# WHAT IS EXPECTED:
Would you retype, word for word, the line with "request_url: https://scripts.mediavine.com/creativeBlocks" and every line after it through the end of the records below?

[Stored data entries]
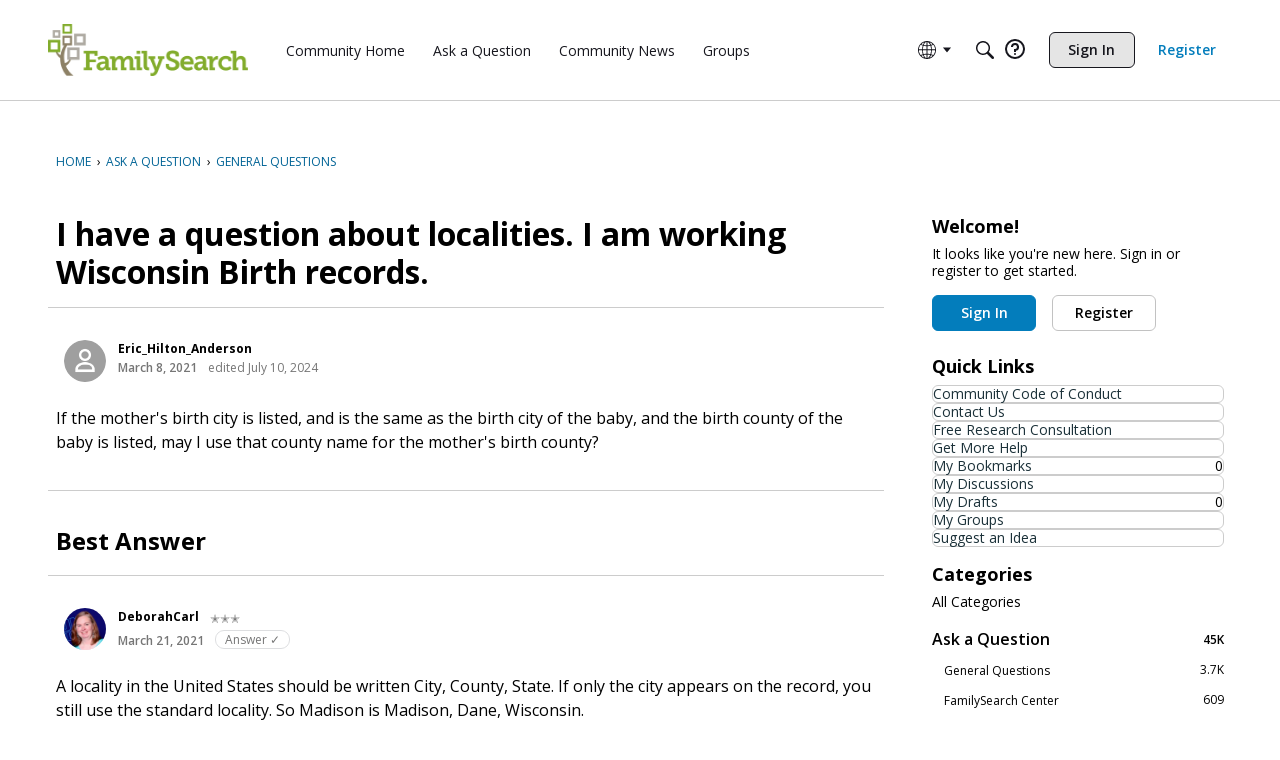

--- FILE ---
content_type: application/x-javascript
request_url: https://community.familysearch.org/dist/v2/forum/entries/addons/QnA/forum.C2D5NwY9.min.js
body_size: 478
content:
import{r as d,j as a}from"../../../vendor/vendor/react-core.DB6kRN5F.min.js";import{az as m,aP as u,a5 as f,ag as g,ai as x,aj as j,ar as h,ba as D,t as b,ah as p,bb as v,bc as y,aU as M,o as S,aS as F,bd as w}from"../../forum.DhcMUVar.min.js";function A(e){const[t,i]=d.useState(!0),o=()=>i(!1),[l,n]=d.useState(!1),[r,c]=d.useState(!1);return d.useEffect(()=>{!l&&!r&&(m.post(e.url,e.data).then(s=>{s.data.message?s.data.notificationDate?c(a.jsx("div",{style:{padding:16},children:a.jsx(u,{source:"A follow-up email was already sent on  <0/>.",c0:a.jsx(f,{timestamp:s.data.notificationDate})})})):c(a.jsx("div",{style:{padding:16},children:a.jsx(u,{source:"<0/> notifications sent successfully.",c0:s.data.notificationsSent})})):i(!1),n(!1)}).catch(s=>{c(s.data.message)}),n(!0))}),a.jsx(g,{isVisible:t,size:e.size,exitHandler:o,children:a.jsx(x,{header:e.title?a.jsx(h,{title:e.title,closeFrame:o}):null,body:a.jsx(j,{selfPadded:!0,children:l?e.loader:r})})})}async function E(e){const t=e.target;if(t.tagName==="A"&&t.classList.contains("QnAFollowUp")){e.preventDefault(),e.stopPropagation();const i=D.meta.DiscussionID??null;let o=t.getAttribute("href").match(/(api\/v2).*/)[0].replace("api/v2","");const l={discussionID:i},n=a.jsx(A,{size:p.MEDIUM,url:o,data:l,loader:a.jsx(v,{padding:100,loaderStyleClass:y().mediumLoader}),title:b("Send Q&A Follow-up Email")});M(n)}}S(()=>{document.addEventListener("click",E)});F("DiscussionQuestionsWidget",w,{overwrite:!0});export{E as hijackFollowUpClick};
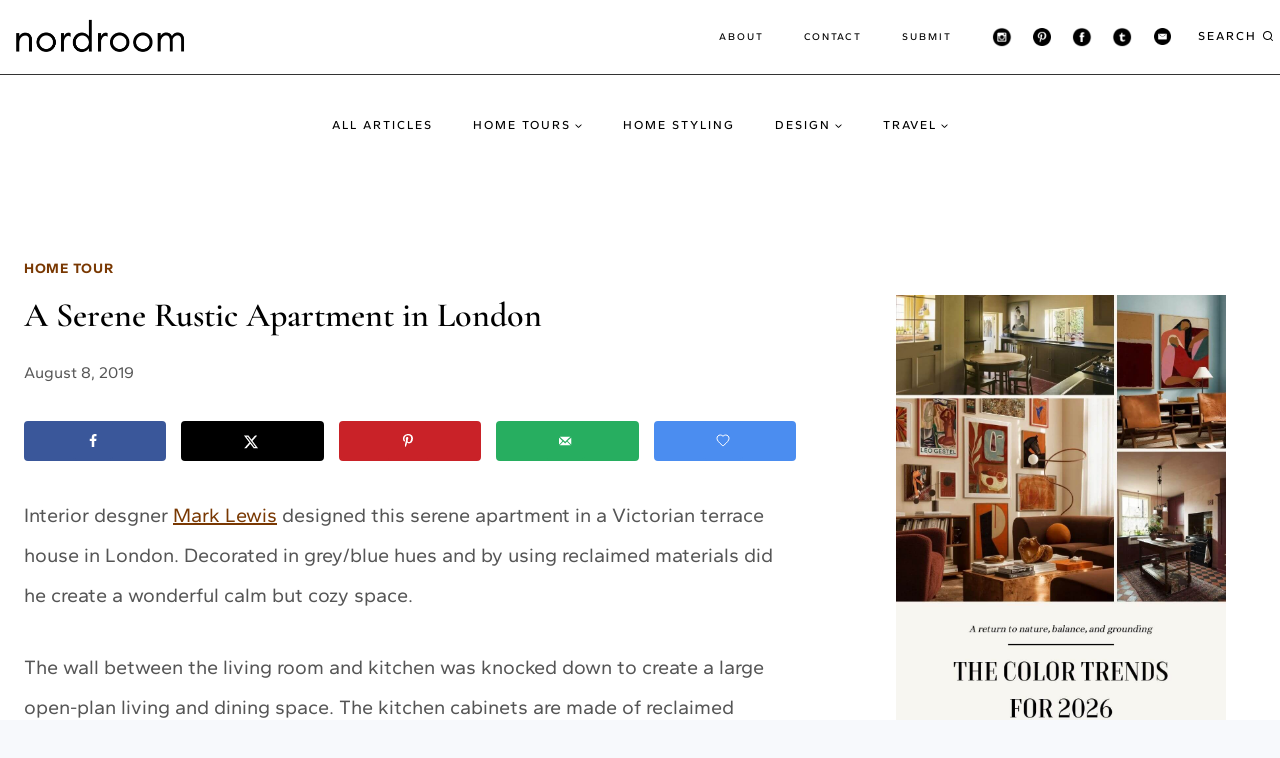

--- FILE ---
content_type: text/html; charset=utf-8
request_url: https://scripts.mediavine.com/creativeBlocks
body_size: 278
content:
{"7916366":true,"7916375":true,"7916407":true,"7916408":true,"7988411":true,"8028125":true,"8106424":true,"8106425":true,"8164115":true,"8166493":true,"8166498":true,"8172862":true,"8172863":true,"8172864":true,"8172865":true,"8172867":true,"8172868":true,"37956876":true,"2046:21965_751350178":true,"25_5j58hv7e":true,"25_pr29d36z":true,"2662_193864_7916413":true,"2662_193864_T24659489":true,"2662_193864_T24659560":true,"2662_193864_T25635202":true,"2662_193864_T26001827":true,"2662_193864_T26024475":true,"2662_193864_T26097593":true,"2662_193864_T26247933":true,"2662_193864_T26313960":true,"2662_193864_T26314698":true,"2662_193864_T26327519":true,"2662_193864_T26327526":true,"2662_193864_T26327564":true,"2662_193864_T26327669":true,"2974:8137760":true,"2974:8172862":true,"2974:8172863":true,"2974:8172868":true,"4771_148133_1610185652":true,"560_74_18258658":true,"583589289973473728":true,"97_8137760":true}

# ANSWER SPACE:
request_url: https://scripts.mediavine.com/creativeBlocks
body_size: 278
content:
{"7916366":true,"7916375":true,"7916407":true,"7916408":true,"7988411":true,"8028125":true,"8106424":true,"8106425":true,"8164115":true,"8166493":true,"8166498":true,"8172862":true,"8172863":true,"8172864":true,"8172865":true,"8172867":true,"8172868":true,"37956876":true,"2046:21965_751350178":true,"25_5j58hv7e":true,"25_pr29d36z":true,"2662_193864_7916413":true,"2662_193864_T24659489":true,"2662_193864_T24659560":true,"2662_193864_T25635202":true,"2662_193864_T26001827":true,"2662_193864_T26024475":true,"2662_193864_T26097593":true,"2662_193864_T26247933":true,"2662_193864_T26313960":true,"2662_193864_T26314698":true,"2662_193864_T26327519":true,"2662_193864_T26327526":true,"2662_193864_T26327564":true,"2662_193864_T26327669":true,"2974:8137760":true,"2974:8172862":true,"2974:8172863":true,"2974:8172868":true,"4771_148133_1610185652":true,"560_74_18258658":true,"583589289973473728":true,"97_8137760":true}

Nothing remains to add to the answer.